Tell me about learning the cello as an adult.
At the beginning of the year, I started learning the cello. I have always wanted to learn, always been fascinated by the instrument. I’ve always played with cellists. I want to write better for strings as, at the moment, I write pretty much solely for piano or two pianos. And I’d love to write for strings. So I just needed a bit of understanding of how the instrument worked. I love it! As an adult learner, and a teacher too, I thought I’d have a whole lot more discipline to know better than to not practice, but I still need the weekly lessons to hold me accountable to my learning.
I guess that the process of going back to being a beginner again on the cello would require a new dose of patience and perhaps a kind of humility?
It’s been the most humbling experience. It’s been humbling because I am good at the piano—I’m good at what I do—and to step into this … I mean, it’s music—I understand the notation, the timings, but then it actually sounds terrible. It’s been humbling, but I love it. Maybe with patience, I know that it will turn into something. And from what I’ve learned with the piano, I know that if I keep practising, keep going to my lessons, I will eventually get there. You’ve got no other option if you want to get to where you want to hit if you do that. It’s made me a more gracious teacher, and I feel like I was quite patient already, but it’s made me even more so, particularly with my adult students.

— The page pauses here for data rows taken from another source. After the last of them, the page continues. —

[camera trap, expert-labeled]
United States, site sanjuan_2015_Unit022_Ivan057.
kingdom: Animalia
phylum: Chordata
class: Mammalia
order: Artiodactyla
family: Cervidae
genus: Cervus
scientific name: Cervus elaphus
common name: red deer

Do you teach adult students?
Yes, my cello lessons were really inspired by my adult students that I have coming in for piano. I have learned through them just the joys of learning. I think as a student, growing up, I didn’t understand the beauty of learning or the process of learning—I was all about the destination. But now, as an adult, and having seen my adult students literally get so excited about the smallest little details at the piano, I’m approaching learning in a whole new way because of them. I mean, I’m a pretty terrible cellist, and I will be probably for the rest of my life because I started later, but it doesn’t matter.
Music is such a wonderful thing, isn’t it? I really, really encourage my students: people, just experience the arts! It is life, isn’t it? That’s the air we breathe. It doesn’t pay well … but it makes you feel fully alive and at one with what you’re supposed to be doing in the world. I feel closer to God through it. I’m so thankful for it.